Selective cellular uptake and cytotoxicity effects of fluorescent carbon dots: a comparative study in cancer and normal cells

Abstract

Cancer remains one of the most critical global health challenges. Early detection is crucial for effective treatment and improved patient survival. However, conventional diagnostic tools often struggle to identify cancer in its early stages due to limitations such as low sensitivity, high costs, and a reliance on tumor size. Additionally, commercial dyes used for imaging face challenges like poor water solubility, toxicity, instability, and high cost, making them expensive and imprecise in targeting early-stage tumors. In recent years, carbon dots (CDs) have emerged as promising fluorescent imaging probes thanks to their nanoscale size, adjustable surface properties, strong fluorescence, and excellent biocompatibility, which make them suitable for various biological applications, including bioimaging, drug delivery, and tissue engineering. In this study, green, fluorescent carbon dots (GCDs) were synthesized using citric acid and ascorbic acid as carbon sources through a reflux method at 130 °C for 12 hours.

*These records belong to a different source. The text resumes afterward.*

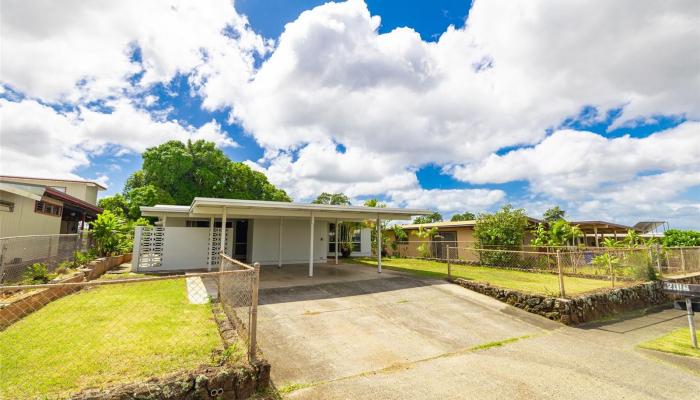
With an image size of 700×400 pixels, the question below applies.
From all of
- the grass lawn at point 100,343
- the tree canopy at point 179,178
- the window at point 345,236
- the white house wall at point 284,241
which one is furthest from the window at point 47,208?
the window at point 345,236

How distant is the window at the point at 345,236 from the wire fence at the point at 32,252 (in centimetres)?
1174

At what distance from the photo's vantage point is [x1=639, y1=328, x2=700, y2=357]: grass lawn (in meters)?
5.82

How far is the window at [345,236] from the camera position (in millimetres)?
19484

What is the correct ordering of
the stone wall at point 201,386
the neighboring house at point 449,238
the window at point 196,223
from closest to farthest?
1. the stone wall at point 201,386
2. the window at point 196,223
3. the neighboring house at point 449,238

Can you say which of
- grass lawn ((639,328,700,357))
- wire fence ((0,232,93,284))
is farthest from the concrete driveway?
wire fence ((0,232,93,284))

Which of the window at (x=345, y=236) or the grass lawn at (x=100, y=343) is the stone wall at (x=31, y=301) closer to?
the grass lawn at (x=100, y=343)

The prepared GCDs were characterized using dynamic light scattering (DLS), atomic force microscopy (AFM), high-resolution transmission electron microscopy (HR-TEM), UV-vis spectroscopy, fluorescence spectrophotometry, X-ray photoelectron spectroscopy (XPS), and Fourier-transform infrared (FTIR) analysis, including an assessment of their stability. We evaluated cellular uptake and cytotoxicity in both cancer and normal cell lines, finding that the resulting GCDs exhibited nanoscale size, strong photostability, and low toxicity. Importantly, we analysed the optical properties and stability of the GCDs and compared cellular uptake with fluorescein isothiocyanate (FITC), as well as the fluorescence intensity of both GCDs and FITC in normal and cancer cells. The GCDs were more significantly internalised by cancer cells (MDA-MB-231 breast cancer cells and HeLa cervical cancer cells) compared to normal cells (RPE1 retinal pigment epithelial cells, HEK293T human embryonic kidney cells, and NIH-3T3 mouse embryo cells). Additionally, we explored the potential of GCDs in zebrafish models. This selective uptake led to increased accumulation. In conclusion, our findings highlight the cost-effective and eco-friendly development of GCDs, which show promising potential for cancer bioimaging and theranostic applications.